DocketNumber: 80-1609
Citation Numbers: 645 F.2d 87, 2 Employee Benefits Cas. (BNA) 1259, 106 L.R.R.M. (BNA) 2984, 1981 U.S. App. LEXIS 14734
Judges: Coffin, Aldrich, Winter
Filed Date: 3/31/1981
Status: Precedential
Modified Date: 11/4/2024
645 F.2d 87
106 L.R.R.M. (BNA) 2984, 91 Lab.Cas. P 12,674,
2 Employee Benefits Ca 1259
NATIONAL LABOR RELATIONS BOARD, Petitioner,
v.
BORDEN, INC., Borden Chemical Division, Respondent.
No. 80-1609.
United States Court of Appeals,
First Circuit.
Heard Feb. 9, 1981.
Decided March 31, 1981.
Joseph A. Schwachter, Pittsburgh, Pa., Atty., with whom William A. Lubbers, General Counsel, John E. Higgins, Jr., Deputy General Counsel, Robert E. Allen, Acting Associate General Counsel, Elliott Moore, Deputy Associate General Counsel, and Paul J. Spielberg, Deputy Asst. General Counsel, Washington, D. C., were on brief, for petitioner.
Robert P. Joy, Boston, Mass., with whom William F. Joy, and Morgan, Brown, Kearns & Joy, Boston, Mass., were on brief, for respondent.
Before COFFIN, Chief Judge, ALDRICH and WINTER,* Circuit Judges.
COFFIN, Chief Judge.
We previously remanded this case to the NLRB for decision as to whether respondent's failure to pay vacation benefits to strikers was an unfair labor practice. NLRB v. Borden, Inc., 600 F.2d 313 (1st Cir. 1979). We now decide that substantial evidence supports the Board's decision that it was.
The collective bargaining contract in general provided that workers had to take a "vacation" before they could collect vacation pay. See id. at 318-19. The workers in this suit informed management that they intended to vacation the first week in October 1976. A strike began on the first day of that month. On October 7, workers asked for their vacation pay. The company replied that it would not give vacation pay to employees on strike. On December 26, 1976, however, the company did pay accrued vacation compensation to the still-striking workers (with one exception not relevant here). See generally id. at 319.
The Board ruled that the delayed payment constituted an unfair labor practice. We remanded for the Board to assess respondent's justification for the delay under NLRB v. Eastern Smelting & Refining Corp., 598 F.2d 666, 671 (1st Cir. 1979). 600 F.2d at 320-21.
On remand respondent confined its evidence of legitimate business justification to the claim that its reasonable reliance on the terms of the collective bargaining agreement explained its behavior. It argued that strike participation could not constitute a "vacation". Since the workers had taken no qualifying "vacation", respondent concluded that its October 7 refusal to pay vacation benefits was justified by legitimate motivation.
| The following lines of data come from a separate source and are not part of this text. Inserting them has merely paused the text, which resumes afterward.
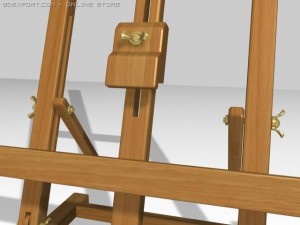 easel Modelo 3D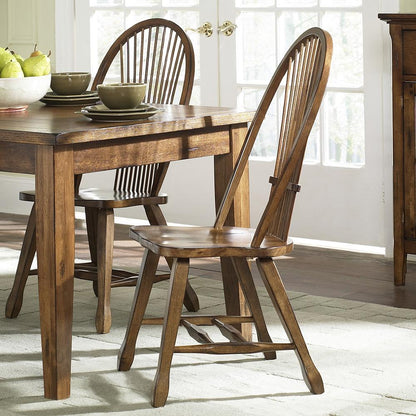 Liberty Furniture - Treasures Sheaf Back Side Chair - Oak in Rustic Oak - 17-C1032 veiw 1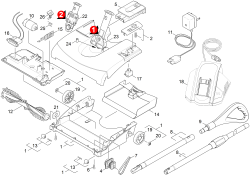 KÄRCHER Professional Ersatzteile Kehrmaschinen EB 30/1 TORNADO Einzelteile 1.545-110.0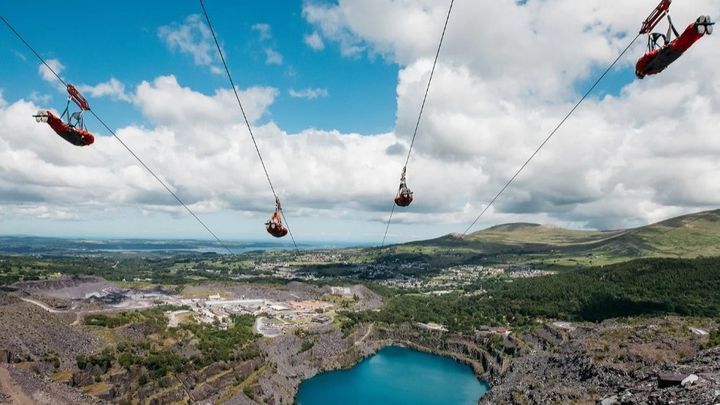 Zipping to help breast cancer campaign photo, 1 of 4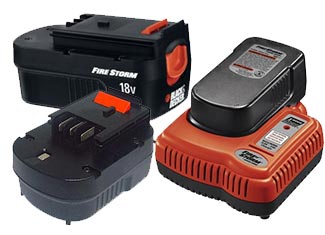 Black and Decker   Battery and Charger Parts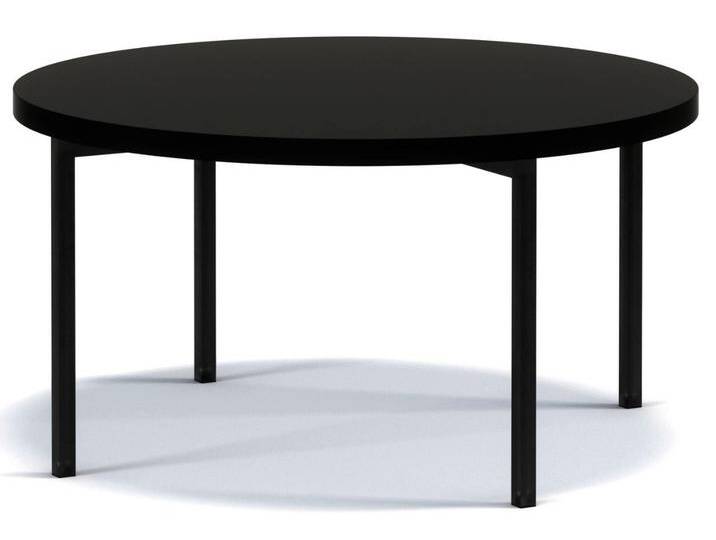 Runder Couchtisch Sevilla Schwarz Matt von Graingold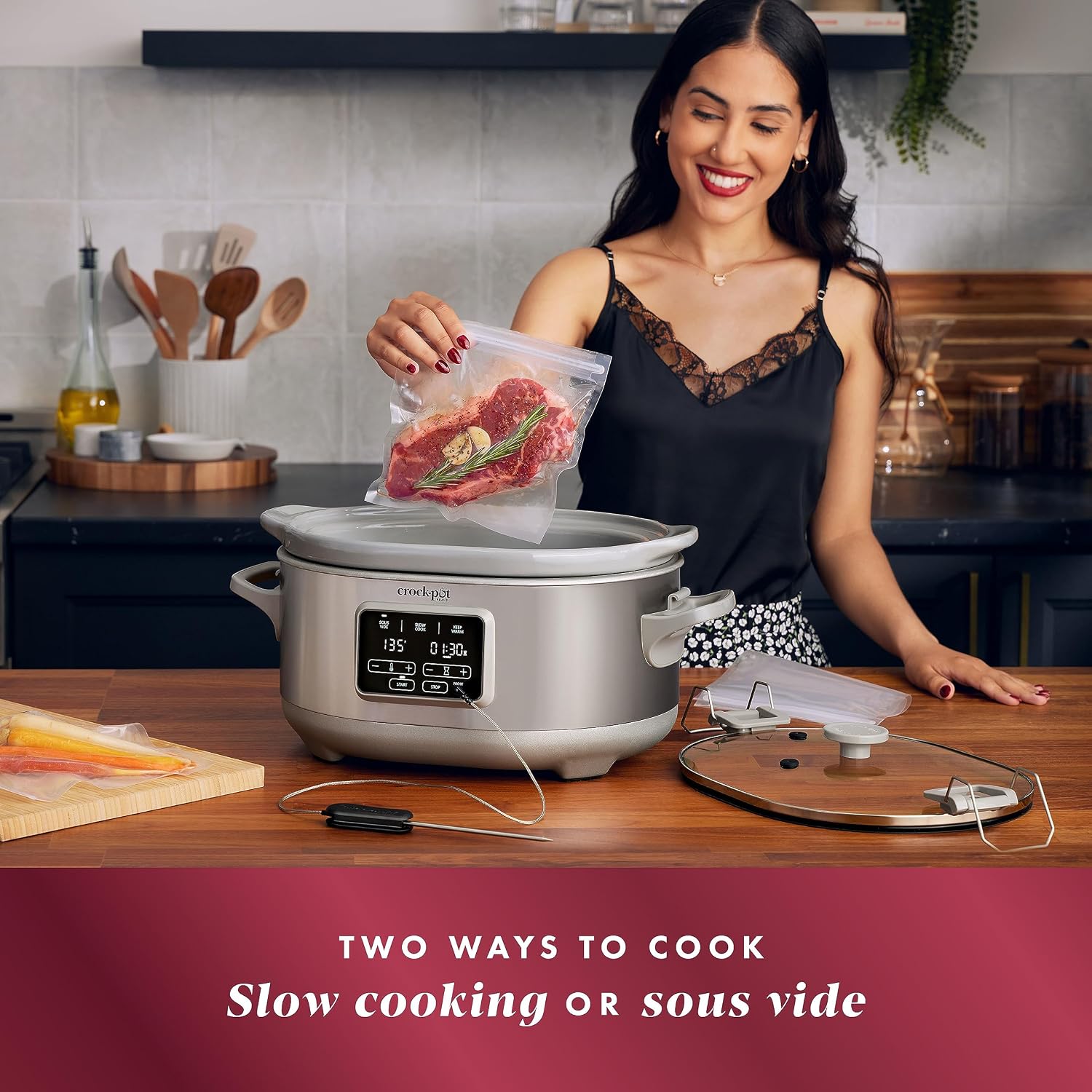 Detalle 2 de Crockpot Programmable 7-Quart Slow Cooker 🍲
The Board ruled that this logic did not explain the delay in payment. It added that respondent's argument that striking did not constitute "vacationing" was undercut by respondent's past indifference as to the nature of "vacations" so long as employees left work and thus did not claim double pay. The Board therefore reaffirmed its finding of an unfair labor practice.
Before us respondent offers no other explanations for its behavior apart from reliance on the terms of the collective bargaining agreement. It likewise does not demonstrate why contract reliance accounts for both its October 7 refusal to pay benefits as well as its December 26 decision to pay benefits. The late payment, made while the strike was still in progress, was explained on the ground that "the contractual vacation period" had expired. But this fact could not convert a "strike" into a "vacation" on respondent's theory. In oral argument respondent described this contradiction as a "difficulty" in its position. Since we agree with this assessment, we hold that the Board's rejection of this illogical justification was supported by substantial evidence.
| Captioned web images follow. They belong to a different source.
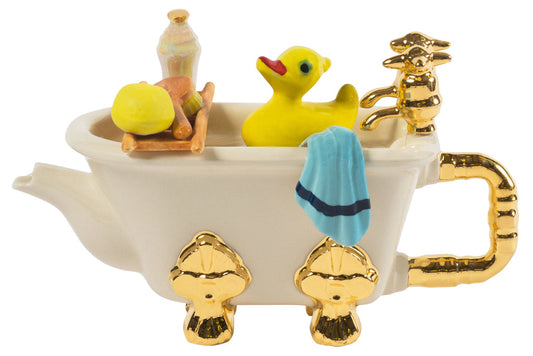 Ceramic Inspirations Bathtub One cup Teapot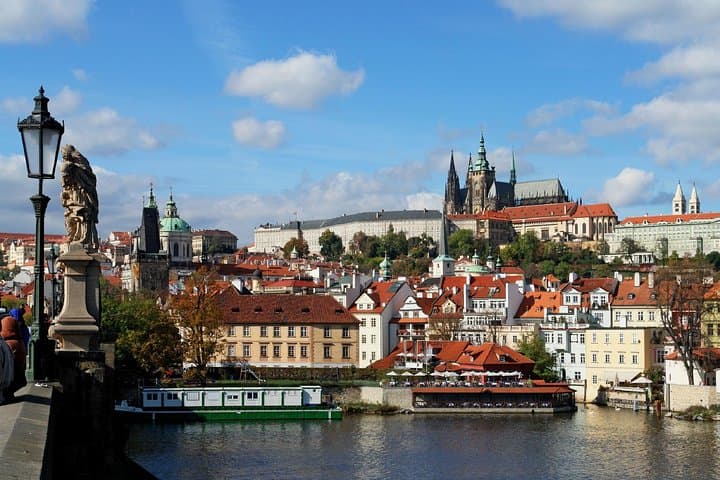 View of the Prague Castle from Charles Bridge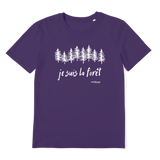 T-shirt bio unisex "JE SUIS LA FORET" sapin blanc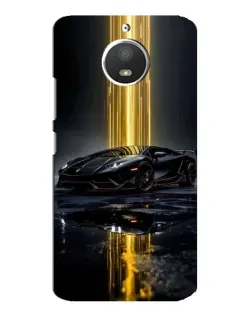 Чохол для Motorola MOTO E4 з картинкою «Нічний Lamborghini драйв»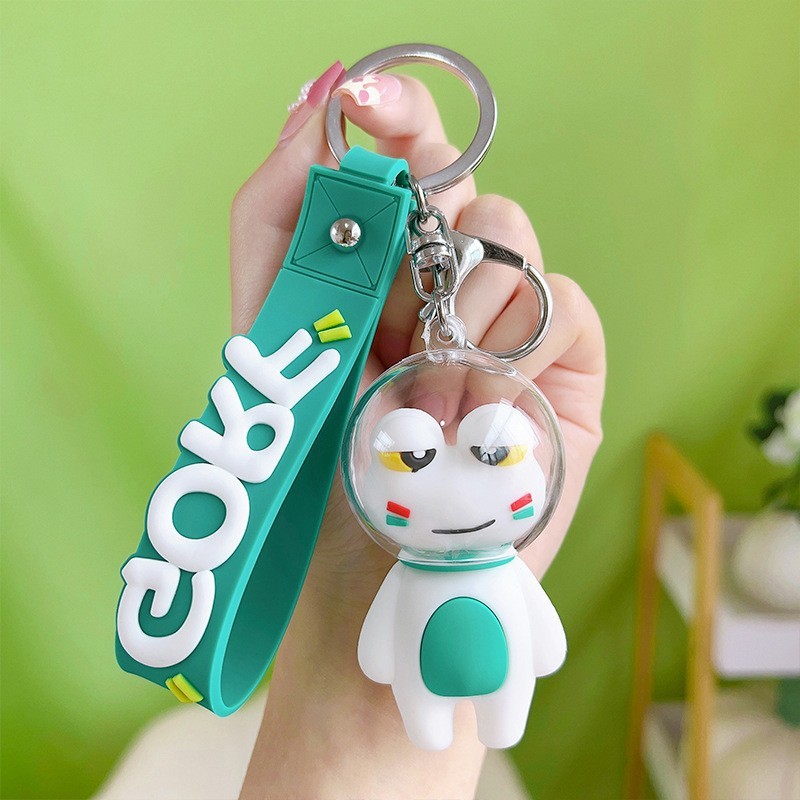 漫画スペースカピバラ電気メッキカピバラキーホルダーかわいいバッグペンダント人形カップルペンダント小さなギフト|undefined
Respondent further argues that the Board has not proved that respondent's action was improperly motivated as respondent asserts the Board must do when the employer advances a legitimate and substantial justification for its conduct. Because in this case the employer's response to the Board's initial showing of discrimination, see 600 F.2d at 320, does not prove a legitimate business justification, however, the Board is entitled to prevail on its initial showing. See id., Eastern Smelting, 598 F.2d at 670 & 671.
The petition for enforcement is granted.